_ページ_
===
『SCMの真髄を追い求める旅へ』

〜とあるベテランSCMコンサルタントの独白〜 35年以上の経験を持つSCMコンサルタントがこれまで言わなかった本当のことを語り尽くす!

1-2-2.超えられない3つの障壁②「ゼロサムの壁」:構造的原因(その3)

1-2-2-5.部分不最適=損することを受入れられるか?

 

ゼロサムという視点からSCMを見ると全体最適はこのような式として表現できます。

 

全体最適部分最適+部分不最適

 

全体というのは全員(everyone)や全部(all)という意味ではなく、「全体としては(overall)」という意味として理解すべきでしょう。どこかの部分は不最適ということが必然というもののはずです。
このことが理解されない以上は、全体最適など空想上の産物のように存在しえない概念といえるでしょう。

 

分かりやすく言うと部分不最適とは、その部分が損をすることと言えます。
===
_課題の指示_
上のSCMに関する文章から、「ゼロサムという視点からSCMを見ると全体最適はこのような式として表現できます。」から「が必然というもののはずです。」までを、終わりの語句も含めて原文どおりに抜き出してください。
===
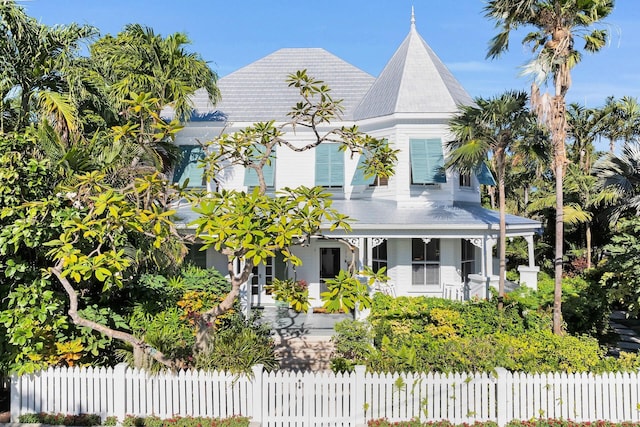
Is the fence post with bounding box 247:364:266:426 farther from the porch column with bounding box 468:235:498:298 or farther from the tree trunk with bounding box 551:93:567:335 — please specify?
the porch column with bounding box 468:235:498:298

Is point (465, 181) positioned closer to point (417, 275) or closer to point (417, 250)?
point (417, 250)

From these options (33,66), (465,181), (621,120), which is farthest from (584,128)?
(33,66)

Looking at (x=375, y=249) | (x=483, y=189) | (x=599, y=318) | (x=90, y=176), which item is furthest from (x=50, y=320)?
(x=483, y=189)

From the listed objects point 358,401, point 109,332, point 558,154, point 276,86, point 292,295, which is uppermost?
point 276,86

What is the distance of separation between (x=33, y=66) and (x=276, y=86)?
10.7 metres

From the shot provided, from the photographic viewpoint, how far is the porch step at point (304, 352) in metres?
11.7

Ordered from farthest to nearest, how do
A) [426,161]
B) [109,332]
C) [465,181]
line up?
[465,181], [426,161], [109,332]

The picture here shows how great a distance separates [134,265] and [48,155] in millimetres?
2877

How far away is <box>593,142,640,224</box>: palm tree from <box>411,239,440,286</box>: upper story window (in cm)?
564

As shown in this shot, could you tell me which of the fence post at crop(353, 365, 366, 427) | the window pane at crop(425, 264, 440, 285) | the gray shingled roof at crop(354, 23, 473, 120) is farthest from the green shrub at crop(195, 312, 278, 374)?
the gray shingled roof at crop(354, 23, 473, 120)

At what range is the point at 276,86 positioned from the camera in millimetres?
20609

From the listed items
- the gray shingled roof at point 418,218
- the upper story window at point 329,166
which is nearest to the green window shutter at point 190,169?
the gray shingled roof at point 418,218

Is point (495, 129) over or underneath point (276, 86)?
underneath

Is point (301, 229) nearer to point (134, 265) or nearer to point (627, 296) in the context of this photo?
point (134, 265)
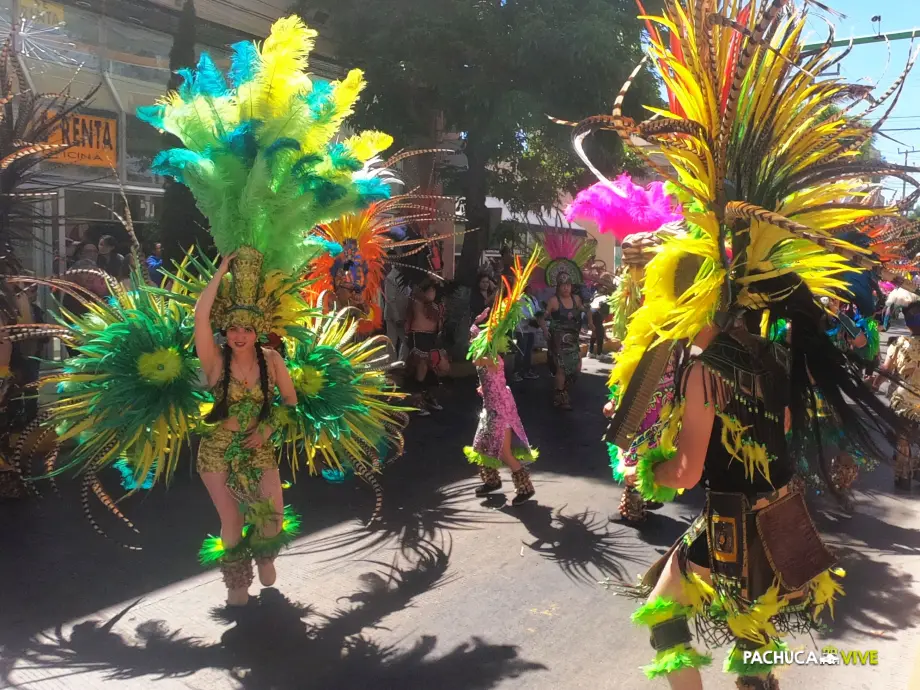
===
_回答_
ゼロサムという視点からSCMを見ると全体最適はこのような式として表現できます。

 

全体最適部分最適+部分不最適

 

全体というのは全員(everyone)や全部(all)という意味ではなく、「全体としては(overall)」という意味として理解すべきでしょう。どこかの部分は不最適ということが必然というもののはずです。